As for the 5.4 million Danes, who now enjoy one the EU's most flourishing economies, they decided they could remain distinctively Danish even with the Amsterdam Treaty. One big reason, perhaps, is that the opt-outs they won over Maastricht largely exempt them from Amsterdam's more federalist strictures. Another reason, as Brussels readily admits, is that this time -- unlike the first Danish Maastricht referendum -- EU officials stayed out of country during the campaigning. In 1992, after high EU officials tried to win support for the Union, they were seen as "cocky" and blamed by many for the negative result.

-- The accord signed yesterday by the EU 25 --15

Western members and 10 Eastern candidates -- is expressly aimed at keeping crime groups from the East out of the West. Home Secretary Jack Straw of Britain, the EU's current president, put it bluntly at the outset of the meeting, saying: "In many of these Central and Eastern European countries, there are many highly organized groups of professional gangsters that pose a threat." No less outspoken, German Deputy Interior Minister Kurt Schelter said that in his country 60 percent of all incidences of organized crime were attributable to what he called "foreign elements."
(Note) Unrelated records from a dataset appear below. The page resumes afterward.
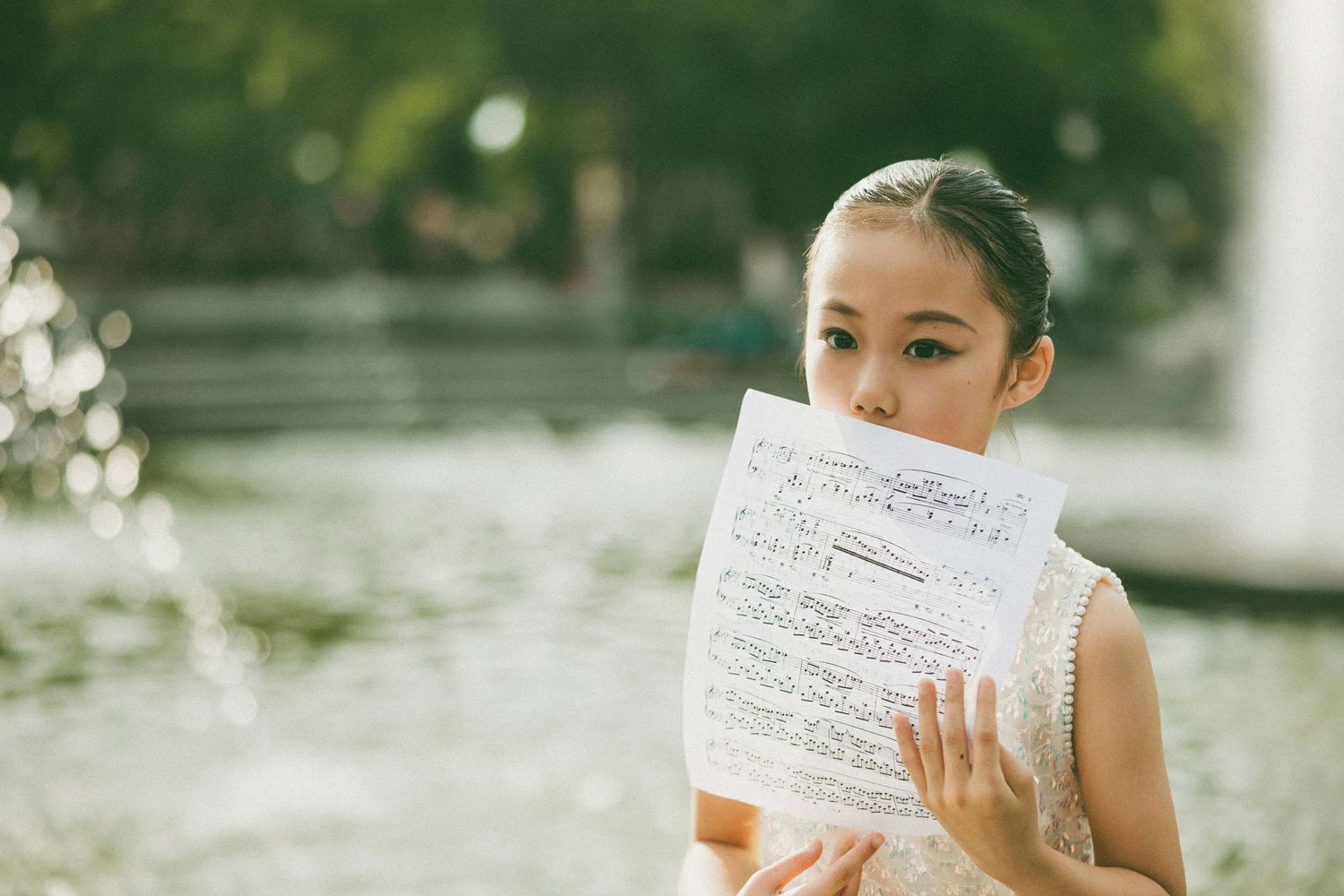 Young Asian girl holding sheet music in front of her face near a fountain outdoors.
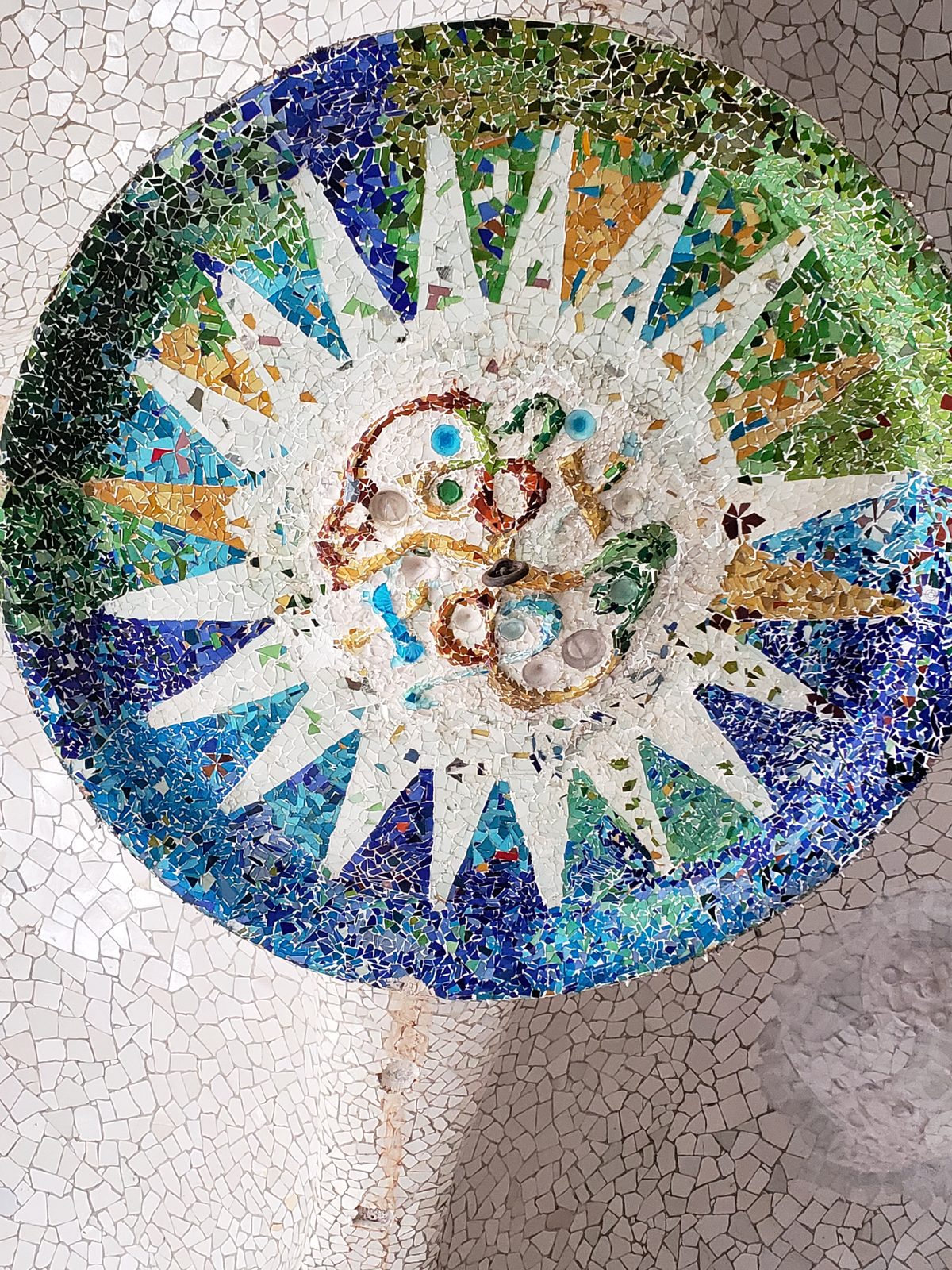 A mosaic sun on the terrace ceiling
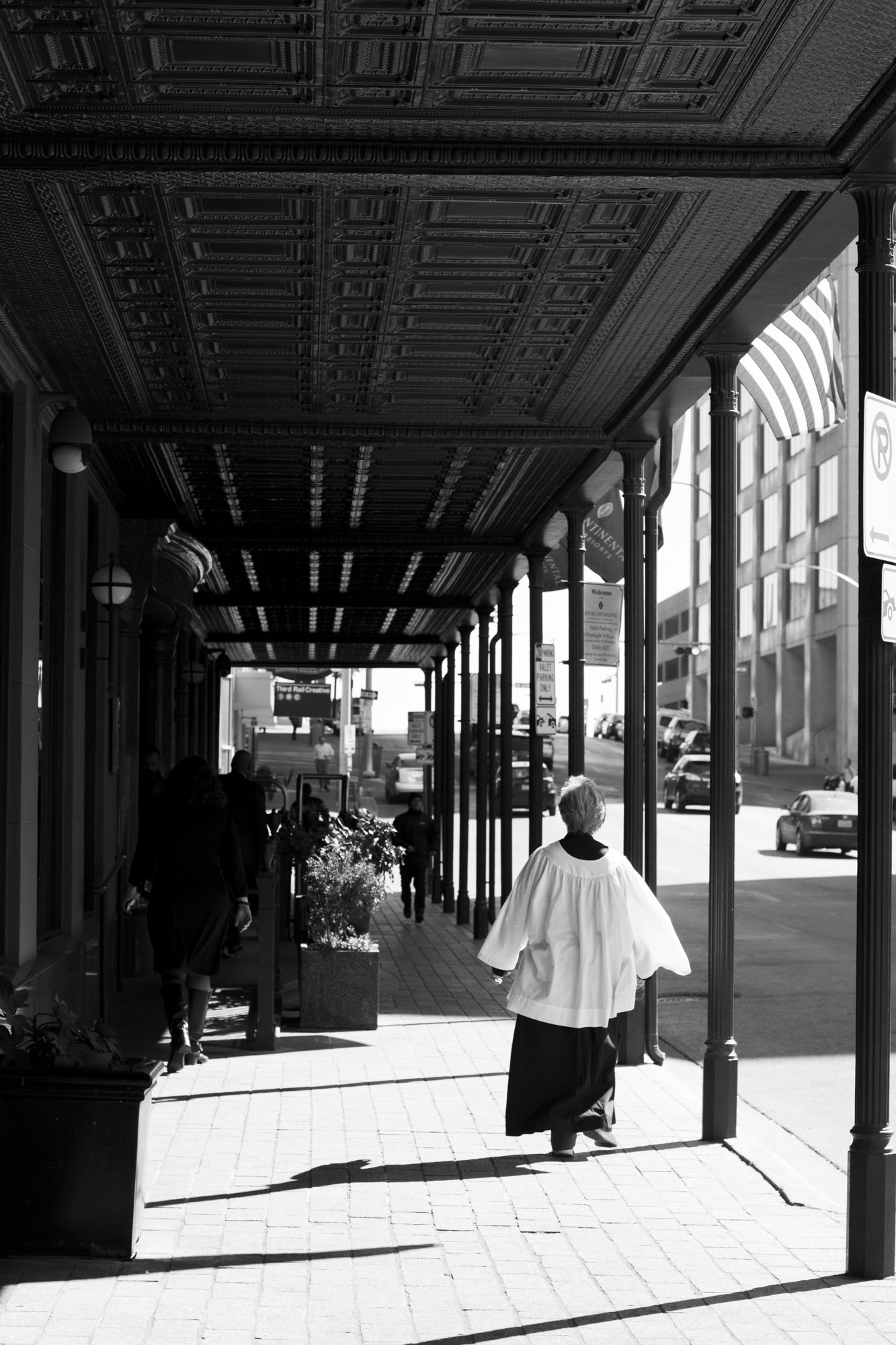 A black-and-white photo of a person wearing a white religious robe walking on a city sidewalk underneath a decorative overhead canopy, with other pedestrians and parked cars in the background.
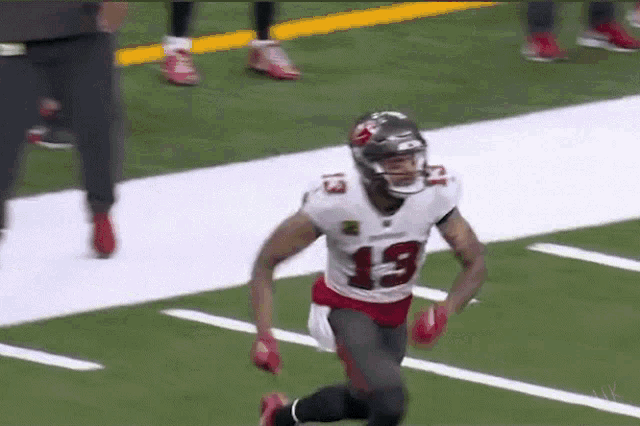 a football player is running on the field with the ball .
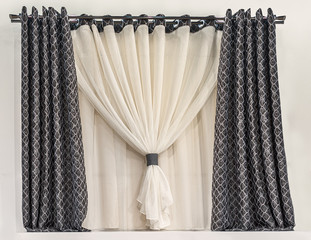 Design of a small window in a modern style. Combined curtain with eyelets. Black fabric with a...
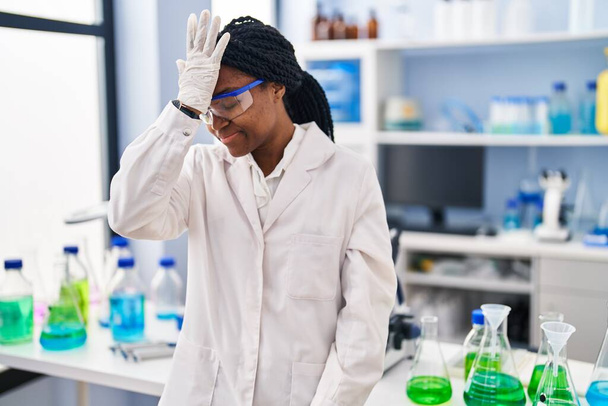 Afroamerikanerin, die im wissenschaftlichen Labor arbeitet, überrascht mit der Hand auf dem Kopf für Fehler, erinnere dich an Fehler. Vergessenes, schlechtes Gedächtnis.  - Foto, Bild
The agreement is intended to facilitate and coordinate efforts by West and East European authorities to stop the encroachment of Russian so-called Mafia groups and other Eastern crime syndicates into EU nations. It calls for the candidate nations to reinforce the independence of their judiciary -- without mentioning the need in some current EU members to do the same -- and commits them to bringing their legal systems into step with Union standards. It also provides for EU aid to upgrade border controls and police training in the East.

One high British crime-control official (John Warne, director of the Home Office's international and organized crime division) told the Eastern ministers that "It's not a one-way street." He added: "We're not saying, you can do better, but rather we're saying, we must help you to do better." Today, the 15 continued their deliberations on such patently "one-way" -- East to West -- matters as the finger-printing of asylum seekers.
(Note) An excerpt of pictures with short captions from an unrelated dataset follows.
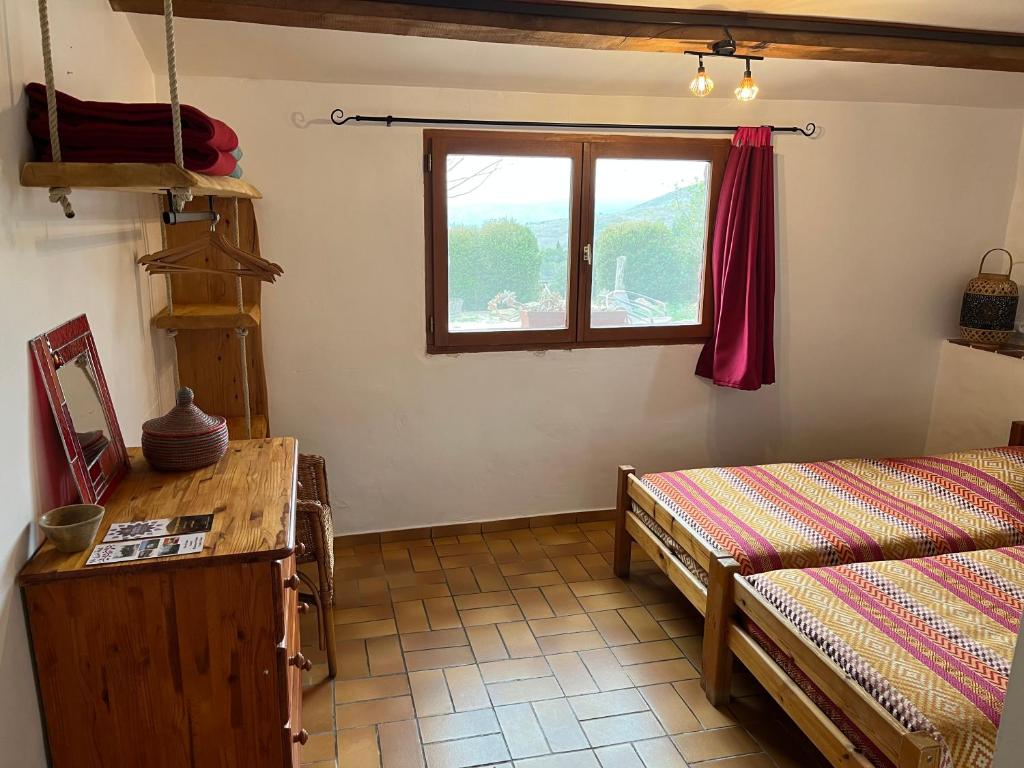 Postel nebo postele na pokoji v ubytování Chambres d'hôtes Gîte Saint Roch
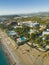 Birdseye view of wealthy beachside resort area of Ocurcalar, Turkey with mountains in the background. Bright summer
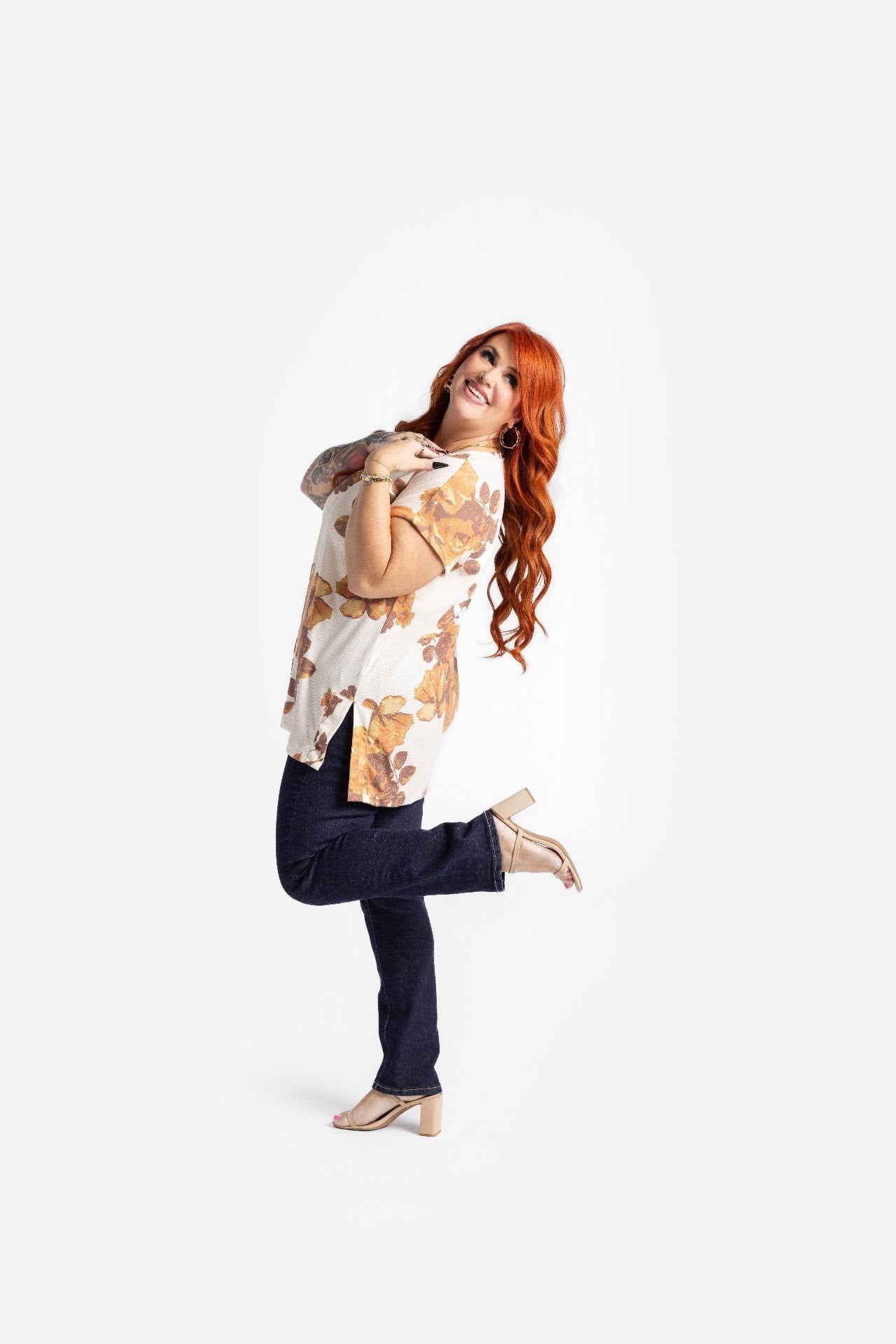 LuLaRoe Leah top in cream with golden amber floral print and brown leaf accents, relaxed fit women’s boutique fall floral top on a woman with dark pants posing on a white background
-- Turkey, in the phrase of an on-scene analyst, "blew hot and cold with its European partners" at the NATO meeting in Luxembourg yesterday. Foreign Minister Cem made a point of arranging a photo session before a private meeting he had with his German counterpart Klaus Kinkel. Cem said both were "determined to have the best of all relations in the future." Kinkel said, "We must get out of these stormy waters."
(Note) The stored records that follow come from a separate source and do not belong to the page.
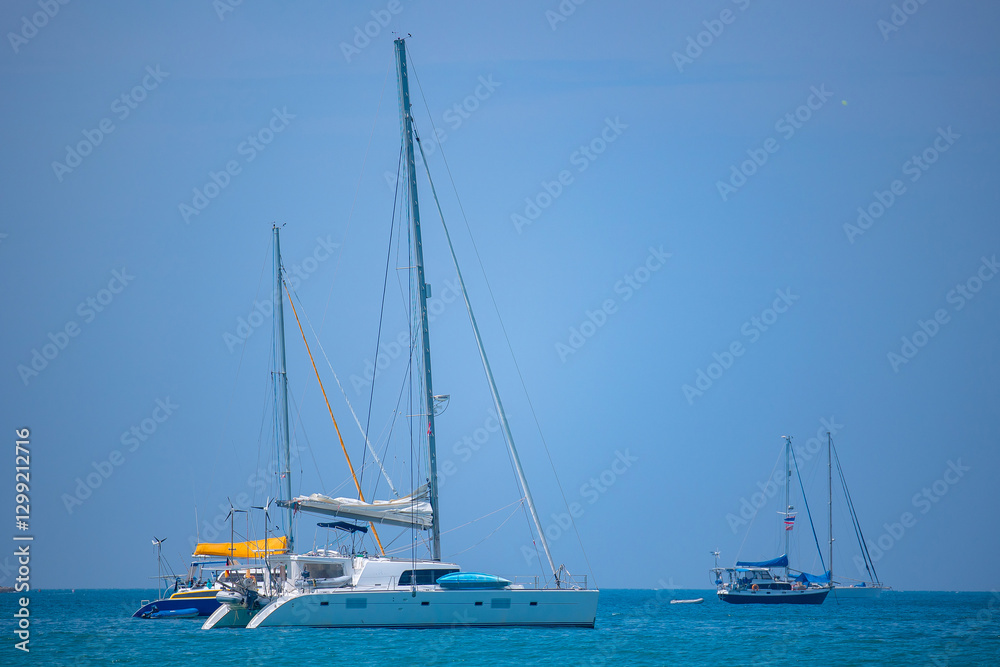 Sailboats anchored in tranquil thai waters Sailboats anchored in tranquil thai waters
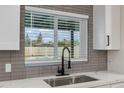 Kitchen sink featuring modern faucet, gray backsplash, and open view to the pool at 12444 N 33Rd St, Phoenix, AZ 85032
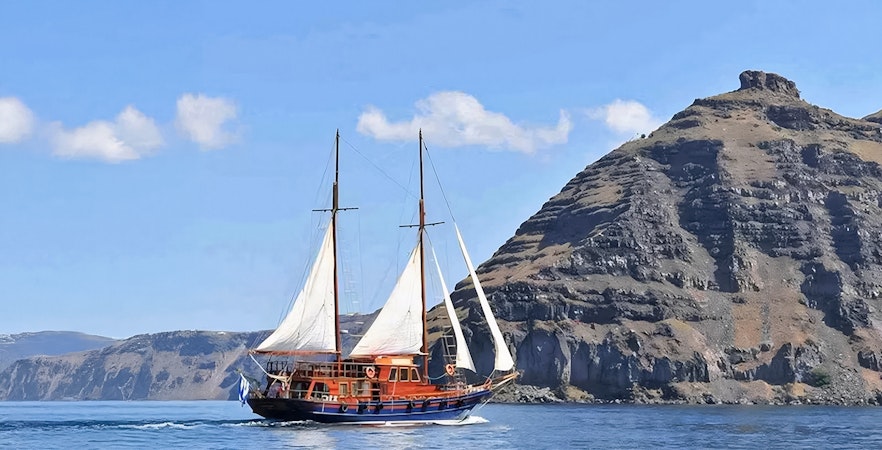 Sailing boat near volcanic cliffs on Santorini Volcanic Islands tour.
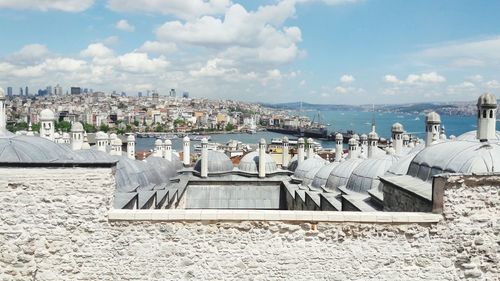 Panoramic view of beach and buildings against sky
After the EU summit in Luxembourg six months refused Muslim Turkey candidate status -- largely at German Chancellor Helmut Kohl's insistence -- Ankara froze all political dialogue with the EU and publicly attacked Germany. Prime Minister Mesut Yilmaz even accused Bonn of seeking a larger Europe of Christian nations for the sake, he said, of "Lebensraum." The term "living space" was one of Hitler's favorites, and Yilmaz's remarks were seen in Germany as unduly offensive.

In any case, diplomats in Luxembourg said that, after their photo session, Cem and Kinkel made little progress in calming the waters. Kinkel was said to have made clear there was question of going back on the summit's decision. Cem was said to respond by saying there was no hope of improving EU-Turkey relations until the snub was redressed.

Neither before or after Cem's openly cool meeting with French Foreign Minister Hubert Vedrine were any pictures taken of the two. Informed officials said Cem warned Vedrine that trade and political relations with Paris would suffer after the adoption of a resolution recognizing the responsibility of Turks for the massacre of Armenians in Anatolia from 1915 to 1917. He also suggested the French Government was capable of controlling its parliamentarians if it chose to do so.

Vedrine, said the officials, told Cem that the action was a purely parliamentary initiative and reminded Cem that France was a strong advocate for Turkey within the EU. He told reporters later that, in Vedrine's words, "the consequences (of the resolution) are up to Turkey to decide." Today, the resolution officially acknowledging Turkish responsibility for the killing of over a million ethnic Armenians more than 80 years ago was passed unanimously by the French National Assembly.